Our dataset includes 115 leaf cuticles related to two species of Pseudotorellia Florin from three stratigraphically similar samples at the Tevshiin Govi lignite mine in central Mongolia (~119.7–100.5 Ma, Aptian–Albian, Cretaceous). We apply a well-vetted paleo-CO₂ proxy based on leaf gas-exchange principles (the Franks model) to those leaves for paleo-CO₂ reconstruction, which requires leaf stomata and carbon isotope analysis. All cuticle measurements are summarized in this dataset. 

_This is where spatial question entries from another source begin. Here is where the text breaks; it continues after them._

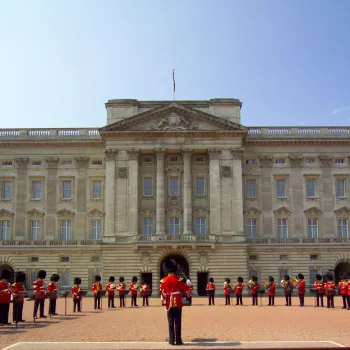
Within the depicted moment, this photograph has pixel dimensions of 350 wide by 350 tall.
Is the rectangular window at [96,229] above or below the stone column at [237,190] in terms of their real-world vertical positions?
below

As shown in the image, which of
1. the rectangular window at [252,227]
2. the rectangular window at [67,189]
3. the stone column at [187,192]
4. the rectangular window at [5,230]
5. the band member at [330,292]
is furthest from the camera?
the rectangular window at [67,189]

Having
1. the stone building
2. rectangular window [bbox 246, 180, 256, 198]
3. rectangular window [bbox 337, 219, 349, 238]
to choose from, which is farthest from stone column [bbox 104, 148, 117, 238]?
rectangular window [bbox 337, 219, 349, 238]

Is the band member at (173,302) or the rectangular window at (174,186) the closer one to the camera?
the band member at (173,302)

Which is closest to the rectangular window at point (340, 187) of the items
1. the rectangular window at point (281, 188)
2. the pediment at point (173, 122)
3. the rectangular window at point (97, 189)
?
the rectangular window at point (281, 188)

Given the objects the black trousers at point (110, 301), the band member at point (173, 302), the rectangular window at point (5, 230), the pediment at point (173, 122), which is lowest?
the black trousers at point (110, 301)

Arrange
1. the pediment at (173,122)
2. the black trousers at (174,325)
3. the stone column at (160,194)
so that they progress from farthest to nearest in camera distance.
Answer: the pediment at (173,122), the stone column at (160,194), the black trousers at (174,325)

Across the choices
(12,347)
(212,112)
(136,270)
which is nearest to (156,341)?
(12,347)

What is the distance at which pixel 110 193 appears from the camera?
161 ft

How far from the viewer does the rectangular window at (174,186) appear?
50.6 meters

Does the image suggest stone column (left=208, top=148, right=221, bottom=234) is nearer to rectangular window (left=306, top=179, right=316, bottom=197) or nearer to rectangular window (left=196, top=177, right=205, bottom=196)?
rectangular window (left=196, top=177, right=205, bottom=196)

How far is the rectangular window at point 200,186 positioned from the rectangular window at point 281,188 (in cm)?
691

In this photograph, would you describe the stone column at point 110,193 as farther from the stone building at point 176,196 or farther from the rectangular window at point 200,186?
the rectangular window at point 200,186

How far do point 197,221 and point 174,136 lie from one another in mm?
7658

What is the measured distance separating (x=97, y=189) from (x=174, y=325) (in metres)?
37.9
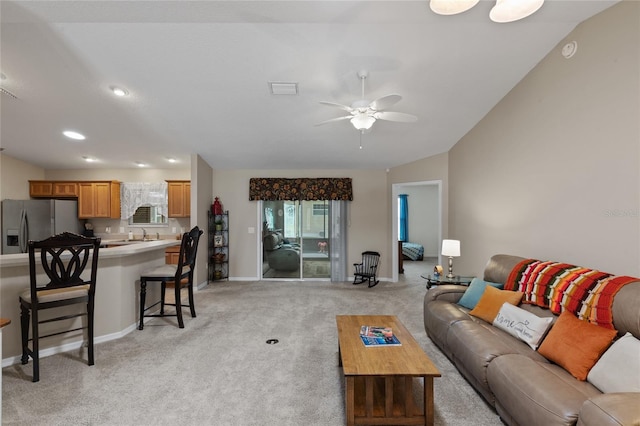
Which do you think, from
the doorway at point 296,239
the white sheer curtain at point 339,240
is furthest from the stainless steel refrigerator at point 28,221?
the white sheer curtain at point 339,240

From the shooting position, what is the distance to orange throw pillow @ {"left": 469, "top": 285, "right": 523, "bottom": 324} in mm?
2564

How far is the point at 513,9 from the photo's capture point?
74.2 inches

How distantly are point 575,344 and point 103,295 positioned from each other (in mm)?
4175

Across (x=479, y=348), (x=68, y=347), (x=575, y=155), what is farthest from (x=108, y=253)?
(x=575, y=155)

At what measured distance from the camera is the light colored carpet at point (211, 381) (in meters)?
1.97

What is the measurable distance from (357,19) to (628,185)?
2441mm

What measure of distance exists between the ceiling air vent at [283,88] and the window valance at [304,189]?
2.72 metres

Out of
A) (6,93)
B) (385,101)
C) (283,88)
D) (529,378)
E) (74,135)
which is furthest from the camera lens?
(74,135)

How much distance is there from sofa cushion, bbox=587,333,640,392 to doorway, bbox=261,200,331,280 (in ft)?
15.5

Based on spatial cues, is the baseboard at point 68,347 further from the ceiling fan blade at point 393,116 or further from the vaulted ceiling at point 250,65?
the ceiling fan blade at point 393,116

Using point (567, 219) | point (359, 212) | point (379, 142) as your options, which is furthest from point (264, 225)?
point (567, 219)

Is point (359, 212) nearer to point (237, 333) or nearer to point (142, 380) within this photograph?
point (237, 333)

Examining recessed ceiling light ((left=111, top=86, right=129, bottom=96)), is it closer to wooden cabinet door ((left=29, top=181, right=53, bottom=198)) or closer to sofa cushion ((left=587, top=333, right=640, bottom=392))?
Result: wooden cabinet door ((left=29, top=181, right=53, bottom=198))

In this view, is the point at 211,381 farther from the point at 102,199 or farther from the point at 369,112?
the point at 102,199
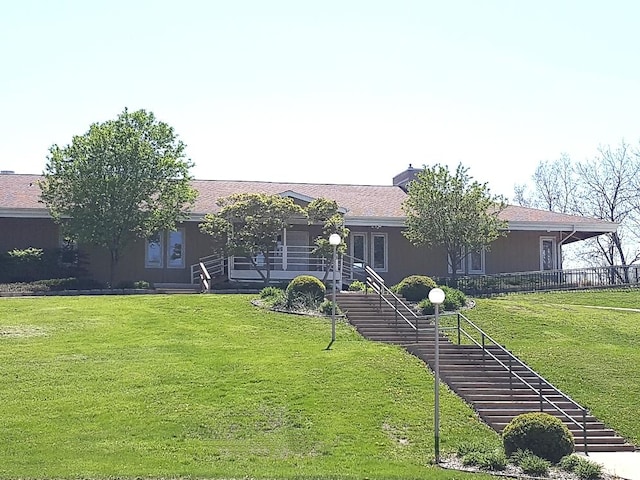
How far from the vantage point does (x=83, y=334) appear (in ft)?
79.8

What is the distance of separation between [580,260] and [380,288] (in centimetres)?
3724

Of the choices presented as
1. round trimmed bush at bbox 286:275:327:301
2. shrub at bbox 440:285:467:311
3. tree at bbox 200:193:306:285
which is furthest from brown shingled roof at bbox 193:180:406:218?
round trimmed bush at bbox 286:275:327:301

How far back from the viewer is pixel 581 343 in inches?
1040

The leaves studied here are from the Tevshiingovi lignite mine in central Mongolia, approximately 220 km south-southwest of Ulaanbaatar. We excavated lignite blocks from three stratigraphically similar samples from lignite #2 along the Tevshiin Govi lignite mine wall. The blocks were disaggregated with detergent, 3% hydrogen peroxide, and deionized water. Because chemical treatments can affect δ¹³C measurements (Barral et al., 2015), we measured one leaf (cut in half) both with and without peroxide treatment and found an isotopic difference of 0.22 ‰, which propagates to a small change in estimated CO₂ (~2.6 %). The lithological column was illustrated using SDAR package version 0.9-55 (Ortiz and Jaramillo, 2020).

Leaves were first cut in half, with one half set aside for isotope analysis. The remaining half was cleared following standard practices (Dilcher, 1974; Wang, 2010; Liang et al., 2022). Fragments were soaked in deionized H₂O (dH₂O) for 1 hour. Softened leaf fragments were cut at the margin and then cleaned using dilute household bleach (c. 1% sodium hypochlorite solution (NaClO)). Once the leaves turned transparent (or light yellow), the reaction was immediately terminated by neutralizing with dH₂O before being transferred to a microscope glass slide. A fine dissecting needle was used to separate the leaf into the upper (adaxial) and lower (abaxial) sides, each containing one epidermis and part of the mesophyll tissues. They were then gently washed with dH₂O twice to remove loosened mesophyll tissue. 

Clean abaxial epidermises were observed with a Leica DMLB microscope under transmitted light and epifluorescence with mercury light and a 420–490 nm filter cube. ZStack photos of four different focal planes were taken with a Jenoptik Gryphax digital microscope camera and then integrated into a single composite image. We measured stomatal density mostly at 100× (0.80 mm² field-of-view), but occasionally at 200× (0.20 mm² field-of-view) when lower-quality preservation limited large fields-of-view.  The stomata in both species appear randomly distributed. 

For each leaf fragment, we measured 10 guard cells for their length and width as well as the length and width of the bounded stomatal pore. These images were taken at 400× and measured using ImageJ (Rasband 1997). Both species of Pseudotorellia are hypostomatous and have sunken guard cells. Pseudotorellia resinosa possesses thickened subsidiary cells that partly overlap the underlying guard cells (Shi et al. 2018; see their Fig. 16C-E). These thickened areas are prominent under both transmitted light and epifluorescence, and comprise a smaller footprint than the underlying guard cells (see representative lines for guard cell length [gcl] and single guard cell width [sgw]. 

Bulk-leaf δ¹³C values were measured at the Light Stable Isotope Mass Spec Lab at the Department of Geological Sciences of the University of Florida using a Thermo Electron DeltaV Advantage isotope ratio mass spectrometer coupled with a ConFlo II interface linked to a Carlo Erba NA 1500 CNHS Elemental Analyzer. After combustion in a quartz column at 1000 °C in an oxygen-rich atmosphere, the sample gas was transported in a He carrier stream and passed through a hot reduction column (650 °C) consisting of elemental copper to remove oxygen. The effluent stream then passed through a magnesium perchlorate trap to remove water followed by a 0.7 m GC column at 125 °C to separate N₂ from CO₂. The sample gas next passed into a ConFlo II interface and into the inlet of a Thermo Electron Delta V Advantage isotope ratio mass spectrometer running in continuous flow mode where the sample gas was measured relative to laboratory reference CO₂ gas. All carbon isotopic results are expressed in standard delta notation relative to VPDB. Instrument error across the multiple runs ranged from 0.01-0.19 ‰. We analyzed 36 samples in duplicate, with an average difference of 0.33 ‰ (0.06–1.03 ‰ range).